* _Page excerpt_:
I feel so worried

I’m extremely sad today

I’m very very angry

A feeling is equal to some thoughts and a state of mind – is that it though? When you speak of sadness, anger, fear, despair what do you think these emotions really include? A lot of us mistakenly believe that emotions are just about some thoughts and the way one feels.

This understanding is hugely incomplete

Emotions have a big, big manifestation in the body too. In fact, the body is the seat of emotions.

A sinking feeling in the pit of the stomach, the heart shattering into a thousand pieces, the face going purple with rage.. why do you think these expressions emerged?

 

The 3 Components of Emotions

There are 3 known components of emotions –

The Conscious Experience :

This is usually what you mean when you say “I felt” a certain way. It’s the feeling you go through and that you are consciously aware of. It’s what you experience emotionally

The Expression:

This is the facial expression and body language that accompany an emotion. The frown, the drooping mouth, or the smile that reaches the eyes form this component.

The Physiological Changes:

Yes, this is the third component of emotions. Emotions invariably cause changes in the physiology. Your body responds to every emotion you feel, throughout the day. Your nervous system receives signals from emotional centres in the brain, which then leads to reactions throughout your body.

Imagine this.. much of the time, we aren’t aware of this third component! We don’t acknowledge it as a part of our emotions at all. Maybe it even sounds strange to you when I say that the body has manifestations of emotions.

Spatial relationship records
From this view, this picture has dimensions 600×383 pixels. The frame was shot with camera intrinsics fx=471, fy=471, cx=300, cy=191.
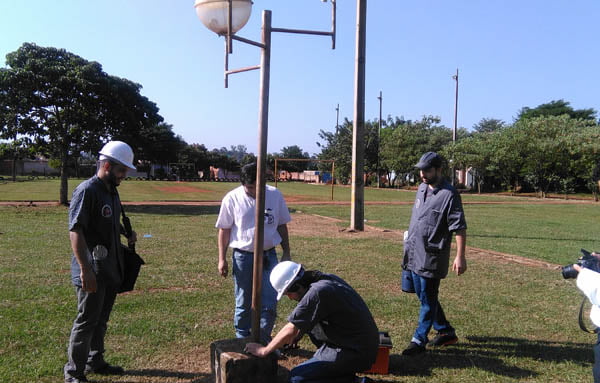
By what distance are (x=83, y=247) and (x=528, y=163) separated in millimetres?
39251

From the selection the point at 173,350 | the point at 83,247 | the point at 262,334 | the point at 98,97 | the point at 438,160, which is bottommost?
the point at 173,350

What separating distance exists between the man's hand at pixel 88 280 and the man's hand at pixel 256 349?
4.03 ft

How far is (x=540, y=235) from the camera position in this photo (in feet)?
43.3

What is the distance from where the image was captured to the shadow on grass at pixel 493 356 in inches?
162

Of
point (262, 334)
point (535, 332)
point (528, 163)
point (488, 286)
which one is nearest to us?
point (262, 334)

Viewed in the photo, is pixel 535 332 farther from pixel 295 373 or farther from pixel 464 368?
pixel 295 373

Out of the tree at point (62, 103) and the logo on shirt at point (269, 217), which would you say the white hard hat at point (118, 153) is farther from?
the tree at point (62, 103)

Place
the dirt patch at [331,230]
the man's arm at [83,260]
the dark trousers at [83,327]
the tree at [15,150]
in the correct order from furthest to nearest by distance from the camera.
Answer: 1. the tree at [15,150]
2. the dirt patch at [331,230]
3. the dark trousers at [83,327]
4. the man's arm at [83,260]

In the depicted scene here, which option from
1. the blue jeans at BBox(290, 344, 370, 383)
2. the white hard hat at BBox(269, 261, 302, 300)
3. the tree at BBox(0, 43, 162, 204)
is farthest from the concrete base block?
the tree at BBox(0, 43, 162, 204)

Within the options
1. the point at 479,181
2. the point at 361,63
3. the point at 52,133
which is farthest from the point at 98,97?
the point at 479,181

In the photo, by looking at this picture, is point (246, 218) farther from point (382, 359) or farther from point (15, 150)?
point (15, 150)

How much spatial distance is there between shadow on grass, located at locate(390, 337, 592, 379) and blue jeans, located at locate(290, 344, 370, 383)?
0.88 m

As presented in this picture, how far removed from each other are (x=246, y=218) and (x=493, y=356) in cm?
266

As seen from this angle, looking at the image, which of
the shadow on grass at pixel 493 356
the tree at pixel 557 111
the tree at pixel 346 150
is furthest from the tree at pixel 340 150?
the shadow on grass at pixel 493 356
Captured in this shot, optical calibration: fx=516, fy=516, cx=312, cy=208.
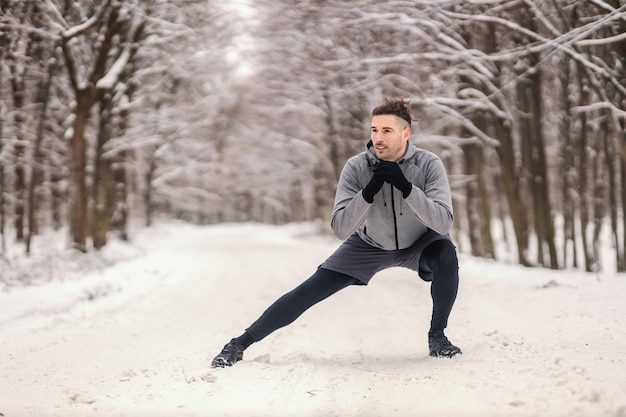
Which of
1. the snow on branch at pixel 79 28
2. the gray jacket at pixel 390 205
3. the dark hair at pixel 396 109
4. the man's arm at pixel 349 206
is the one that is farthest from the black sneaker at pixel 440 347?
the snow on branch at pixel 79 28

==

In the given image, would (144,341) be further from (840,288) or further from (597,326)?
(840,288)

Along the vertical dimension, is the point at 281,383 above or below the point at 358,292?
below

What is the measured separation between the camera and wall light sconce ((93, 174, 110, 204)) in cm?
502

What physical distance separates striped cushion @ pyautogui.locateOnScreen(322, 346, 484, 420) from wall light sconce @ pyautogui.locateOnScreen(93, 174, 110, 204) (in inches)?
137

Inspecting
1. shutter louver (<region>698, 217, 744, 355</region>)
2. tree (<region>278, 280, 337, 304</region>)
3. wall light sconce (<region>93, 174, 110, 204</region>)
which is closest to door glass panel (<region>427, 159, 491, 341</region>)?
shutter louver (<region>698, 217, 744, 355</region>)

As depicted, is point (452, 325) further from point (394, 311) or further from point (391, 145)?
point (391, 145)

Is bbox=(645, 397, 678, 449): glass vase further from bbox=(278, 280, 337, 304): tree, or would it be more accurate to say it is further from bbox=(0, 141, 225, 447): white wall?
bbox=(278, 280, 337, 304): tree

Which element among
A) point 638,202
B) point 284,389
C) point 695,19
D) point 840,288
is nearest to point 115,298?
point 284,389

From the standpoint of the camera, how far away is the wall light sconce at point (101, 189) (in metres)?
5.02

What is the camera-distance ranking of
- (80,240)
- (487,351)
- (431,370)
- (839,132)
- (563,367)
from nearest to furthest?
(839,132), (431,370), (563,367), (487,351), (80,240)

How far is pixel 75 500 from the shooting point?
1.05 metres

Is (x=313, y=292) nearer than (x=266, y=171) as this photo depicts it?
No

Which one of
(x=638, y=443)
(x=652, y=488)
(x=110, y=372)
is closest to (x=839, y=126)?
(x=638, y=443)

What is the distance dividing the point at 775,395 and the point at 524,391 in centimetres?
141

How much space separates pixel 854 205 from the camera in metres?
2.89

* _Tasks for this exercise_:
a: What three components of emotions does the text on emotions and the body name?
b: Extend the text on emotions and the body, picking up right after its final sentence.

* _Answer set_:
a: The conscious experience, the expression, and the physiological changes.

b:
And why won’t it sound strange? We have been made to believe that dealing with emotions means we must change our thoughts, try to see things differently, try and behave differently and so on.

We ignore the body when we speak of emotional healing. Yet, healing is incomplete if one entire component of emotions isn’t a part of it.

 

Including the Body in Emotional Healing

No emotional healing, or change, is possible without including the body in the process. Lots of research has been done which shows that being sensitive to, or aware of the body helps a lot in actually changing emotional responses at the neural level. Just pausing and noticing how you feel in your body – which parts feel calm, where there is restlessness, heaviness, or just about any sensation can help a lot. Like they say,

“Where attention goes, energy flows”

Pay attention to your body. In your day to day life, pause and check how you feel in your body. It might be difficult to notice sensations for some of you.. but with time, you should be able to become more aware of your body.

When you feel a certain way, ask yourself “where in my body do I feel angry, sad or happy?” You’ll be intrigued to see how your body feels every emotion with you.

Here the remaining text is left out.